Ahora todo es para ya. Si no te ven, si no te exhibes, no existes. Porque ahora, en vez de que la obra sea el objeto de veneración, lo es el autor, o la autora, por encima de lo que pueda suponer en valor artístico el objeto de veneración. La obra se confunde con el autor, es decir, el autor se convierte en marca comercial, en hashtag, en trending-topic, esto es, la personalidad del artífice se construye a través de la obra y viceversa; la obra y el autor son indivisibles puesto que se han convertido en el mismo objeto de consumo. Muerto el perro, se acabó la rabia. Por tanto, a menor virulencia de la rabia, menor la ferocidad del perro. Los poetas exhiben sus tatuajes tribales, sus rayas de tigre, sus pinturas de batalla, mientras que sus palabras sólo sirven al efecto de perpetuar la imagen de quien las proyecta, es decir, todo queda en la epidermis, todo es un trampantojo en la retina. Nada conmueve, sólo pone. Si no pones no follas, si no follas, no eres nadie. Bienvenidos al bucle.

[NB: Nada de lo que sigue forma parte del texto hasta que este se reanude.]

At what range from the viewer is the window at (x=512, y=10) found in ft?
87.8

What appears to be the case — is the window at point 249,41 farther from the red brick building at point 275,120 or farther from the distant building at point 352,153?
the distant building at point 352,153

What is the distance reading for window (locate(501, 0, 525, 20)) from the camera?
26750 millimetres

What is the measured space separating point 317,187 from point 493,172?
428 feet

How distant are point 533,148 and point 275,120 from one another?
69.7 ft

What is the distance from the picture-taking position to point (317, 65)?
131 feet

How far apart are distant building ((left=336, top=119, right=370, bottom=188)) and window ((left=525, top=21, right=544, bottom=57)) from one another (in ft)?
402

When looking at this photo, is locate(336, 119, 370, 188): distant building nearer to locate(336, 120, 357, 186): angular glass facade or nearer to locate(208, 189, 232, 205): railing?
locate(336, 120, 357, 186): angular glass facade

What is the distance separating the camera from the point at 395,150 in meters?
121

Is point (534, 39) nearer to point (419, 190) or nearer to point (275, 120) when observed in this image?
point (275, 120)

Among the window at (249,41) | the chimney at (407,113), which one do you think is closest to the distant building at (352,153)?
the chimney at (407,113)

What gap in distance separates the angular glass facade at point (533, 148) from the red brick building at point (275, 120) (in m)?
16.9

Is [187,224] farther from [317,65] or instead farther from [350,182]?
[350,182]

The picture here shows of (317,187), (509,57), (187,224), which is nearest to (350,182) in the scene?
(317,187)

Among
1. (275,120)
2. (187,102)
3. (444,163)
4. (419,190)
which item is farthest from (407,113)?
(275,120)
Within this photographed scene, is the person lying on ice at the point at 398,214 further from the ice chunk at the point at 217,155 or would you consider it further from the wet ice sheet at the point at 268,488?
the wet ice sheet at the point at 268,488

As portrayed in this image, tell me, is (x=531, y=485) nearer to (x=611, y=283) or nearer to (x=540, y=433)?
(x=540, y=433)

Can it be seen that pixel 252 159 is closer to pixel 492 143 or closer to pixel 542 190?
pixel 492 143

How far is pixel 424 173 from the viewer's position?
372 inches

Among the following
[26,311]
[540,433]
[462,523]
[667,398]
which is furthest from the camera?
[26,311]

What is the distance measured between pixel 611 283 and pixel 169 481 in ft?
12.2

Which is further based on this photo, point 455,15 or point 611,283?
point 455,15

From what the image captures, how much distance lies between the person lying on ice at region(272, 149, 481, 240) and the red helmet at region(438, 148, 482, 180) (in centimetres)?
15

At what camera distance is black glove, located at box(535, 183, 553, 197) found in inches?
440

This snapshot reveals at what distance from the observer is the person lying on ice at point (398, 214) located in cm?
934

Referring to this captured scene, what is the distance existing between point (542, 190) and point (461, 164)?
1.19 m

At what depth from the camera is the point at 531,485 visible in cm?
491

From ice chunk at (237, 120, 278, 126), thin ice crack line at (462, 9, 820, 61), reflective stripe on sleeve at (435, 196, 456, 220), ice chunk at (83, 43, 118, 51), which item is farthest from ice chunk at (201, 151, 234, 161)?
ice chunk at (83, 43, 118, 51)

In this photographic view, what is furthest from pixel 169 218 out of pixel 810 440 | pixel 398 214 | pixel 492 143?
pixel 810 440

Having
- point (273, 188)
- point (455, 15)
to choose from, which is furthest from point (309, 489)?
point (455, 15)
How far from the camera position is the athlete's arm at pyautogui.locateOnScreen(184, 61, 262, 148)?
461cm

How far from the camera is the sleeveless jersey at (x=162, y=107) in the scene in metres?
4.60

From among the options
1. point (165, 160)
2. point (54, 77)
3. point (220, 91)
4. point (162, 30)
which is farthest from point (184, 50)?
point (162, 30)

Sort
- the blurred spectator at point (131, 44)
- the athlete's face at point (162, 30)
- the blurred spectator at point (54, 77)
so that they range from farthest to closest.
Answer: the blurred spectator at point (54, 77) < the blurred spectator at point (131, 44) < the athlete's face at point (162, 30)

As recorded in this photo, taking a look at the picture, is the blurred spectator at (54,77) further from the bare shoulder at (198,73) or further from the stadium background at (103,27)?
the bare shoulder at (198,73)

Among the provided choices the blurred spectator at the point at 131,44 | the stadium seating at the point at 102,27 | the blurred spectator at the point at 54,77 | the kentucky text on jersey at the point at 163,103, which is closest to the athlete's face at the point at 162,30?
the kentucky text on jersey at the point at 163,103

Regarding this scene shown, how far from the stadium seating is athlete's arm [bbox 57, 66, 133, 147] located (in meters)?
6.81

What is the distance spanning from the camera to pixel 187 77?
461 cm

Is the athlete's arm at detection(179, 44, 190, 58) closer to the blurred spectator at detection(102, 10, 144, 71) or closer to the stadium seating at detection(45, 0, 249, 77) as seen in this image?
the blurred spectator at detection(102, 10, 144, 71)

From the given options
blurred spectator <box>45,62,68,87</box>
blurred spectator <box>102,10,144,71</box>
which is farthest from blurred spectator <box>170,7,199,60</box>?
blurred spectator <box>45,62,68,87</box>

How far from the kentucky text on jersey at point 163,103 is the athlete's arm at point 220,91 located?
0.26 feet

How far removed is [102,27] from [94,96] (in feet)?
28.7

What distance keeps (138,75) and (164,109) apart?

También resulta patético ver cómo muchos viejos y viejas poetas se acercan a estos aquelarres, a estas orgiásticas reuniones con intención de pillar cacho con jovencitos o jovencitas cañeros, plegándose a una protésica expresión afín para no sentirse “fuera de onda”. Lo confieso, yo he merodeado en esas turbiedades, pero les garantizo que nunca se sale indemne. Es más, probablemente sucumbamos al morbo que despliegan estos hipersexualizados autores, como nostalgia de aquellas oscuras fantasías que nunca pudimos conseguir a través de nuestras primigenias y espúreas basurillas lacrimógenas con las que pretendíamos dárnoslas de malditos, porque molaba ir de triste y de destroyer por la vida. El problema reside en que cuando uno desiste, tal vez por pudor, o por decencia; cuando uno se da cuenta de que todo ese meollo no conduce más que al estrepitoso fracaso, es cuando se empieza a vislumbrar la luz al fondo del pasillo.

De entre todas esas voces y autores hay muy pocos que merezcan mi respeto, sobre todo porque, una vez tomado el contacto, cautamente, se revelan como personalidades de un profundo calado artístico que fascina y perturba; comprende uno que sus tiempos no son nuestros tiempos, que la dirección de su verbo no es la nuestra, pero que el fondo comprometido que nace con cada chispazo de otros, en éstos se hace llama constante, una llama que permea todo lo que hacen y son, como autores, como personalidades. Dejan de ser una marca, aunque su aspecto externo nos recuerden los salvajes años del rocanrol, donde todo eran correrías interminables, juergas y jergas, sexo, drogas, rocanrol.

Nunca me resultó admirable lo masivo, sino lo puramente salvaje que en cada ser humano que he conocido ha permitido a mi instinto disfrutar de la íntima belleza carente de inocencia; la belleza basada en el contacto carnal de la palabra; sólo cuando el verbo se hace carne, el ser humano existe. Cuando el ser humano sólo se hace carne sirviéndose del verbo, estamos ante una pornográfica pulsión de consumo irredento e inmediato que caerá en el olvido más desolador. Cuántos de todos ellos lo saben sólo lo dará la franqueza con la que conjuguen en su idioma propio, único, el verbo que remita a la más pura belleza de sus vidas, sin parapetos. Sin la inhibida impostura de los que dicen ser lo que son, sin serlo, pervirtiendo la natural desinhibición de quien se ha comprometido por fin con la belleza.